** Your task **
With pictures left out, retype the lines from the start of the records through the one that contains "pneumatico per auto".

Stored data
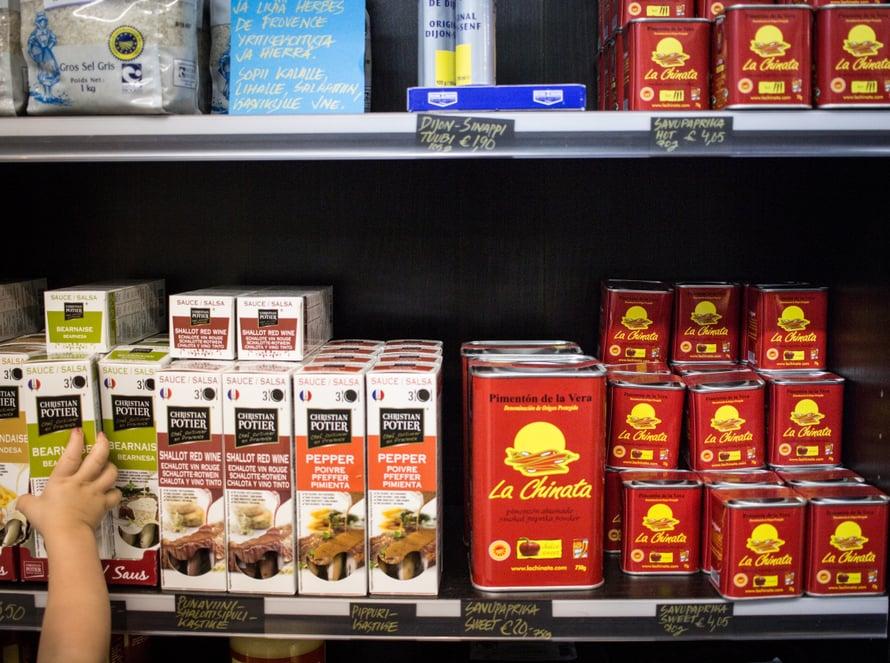 Hakaniemen hallissa myydään laadukkaita mausteita. Savupaprika on keittiöni perusmausteita ja löytyy DeliDelin hyllystä.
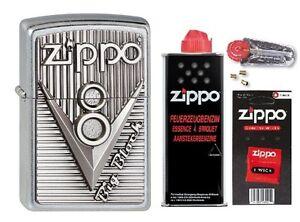 2003248-Zippo-Feuerezug-Zippo-V8-Emblem-mit-persoenlicher-Gravur-Basic-Pack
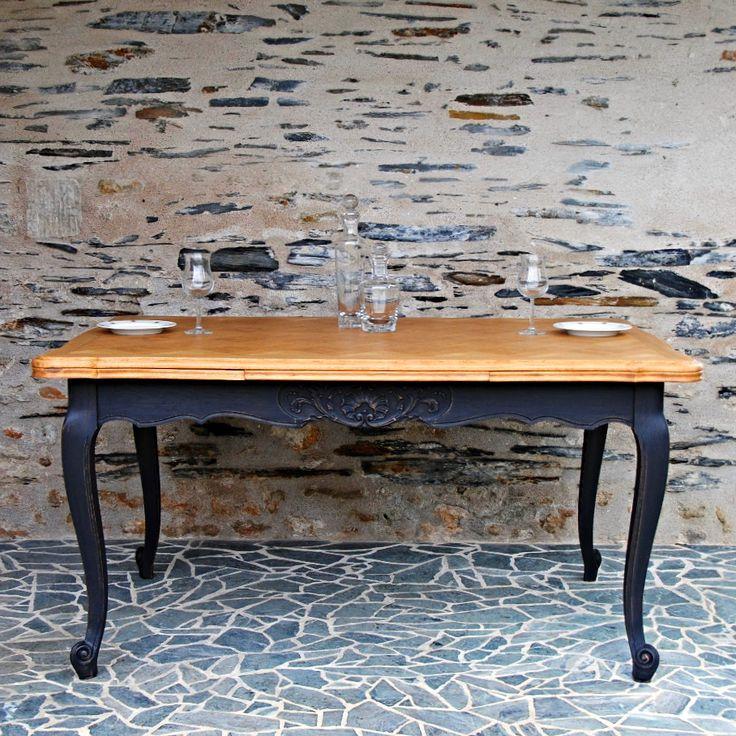 D co salon table de salle manger classique deco for Decoration de table a manger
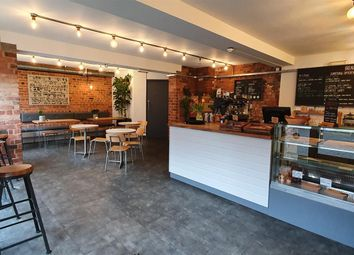 Thumbnail Restaurant/cafe for sale in Cafe & Sandwich Bars LS11, Holbeck, West Yorkshire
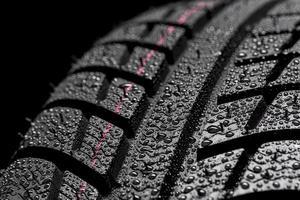 pneumatico per auto con gocce di pioggia d'acqua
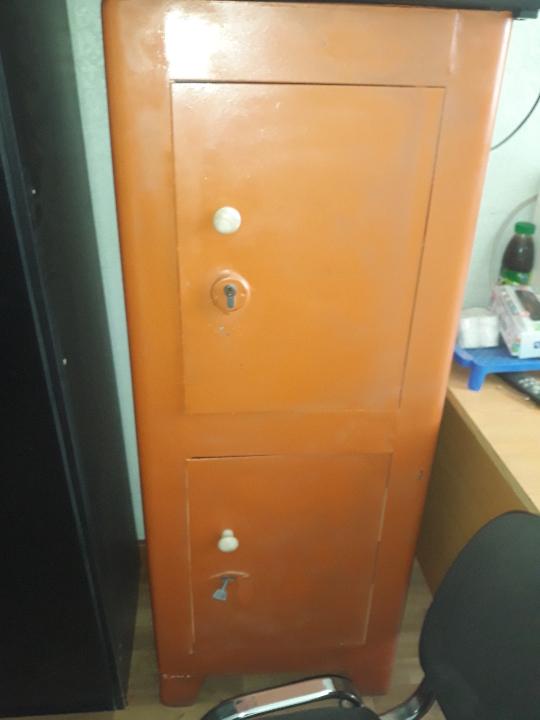 Сейф металевий, коричневого кольору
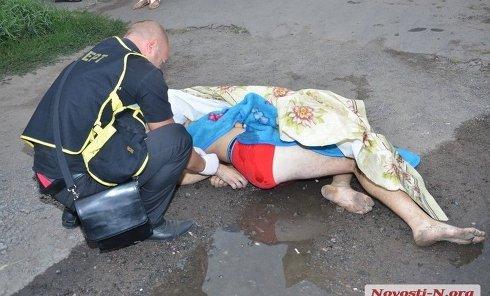 Труп Александра Цукермана, погибшего при задержании полицией в пгт Кривое Озеро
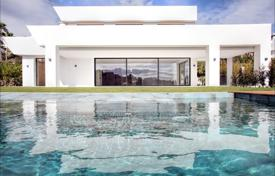 Houses with pools for sale in Spain. Stunning Contemporary New Villa La Alqueria, Benahavis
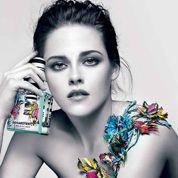 Kristen Stewart pose topless pour un parfum
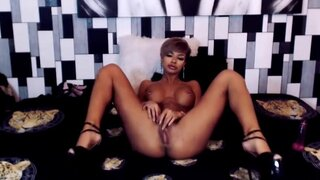 ScarlettDice – Beauty Princess Playing With Her Vagina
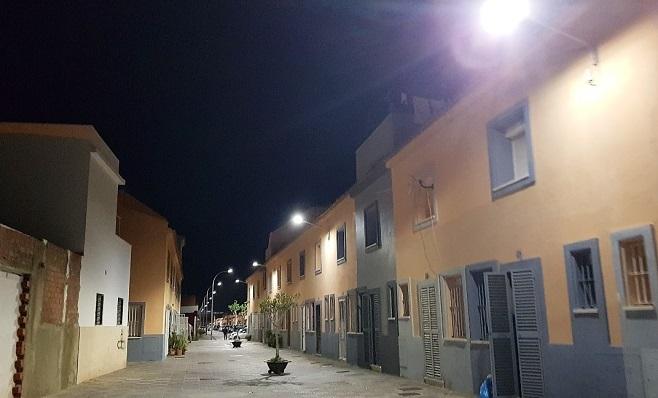 Así luce una de las calles de la barriada, ya con el nuevo alumbrado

** Answer box **
 Hakaniemen hallissa myydään laadukkaita mausteita. Savupaprika on keittiöni perusmausteita ja löytyy DeliDelin hyllystä.
 2003248-Zippo-Feuerezug-Zippo-V8-Emblem-mit-persoenlicher-Gravur-Basic-Pack
 D co salon table de salle manger classique deco for Decoration de table a manger
 Thumbnail Restaurant/cafe for sale in Cafe & Sandwich Bars LS11, Holbeck, West Yorkshire
 pneumatico per auto con gocce di pioggia d'acqua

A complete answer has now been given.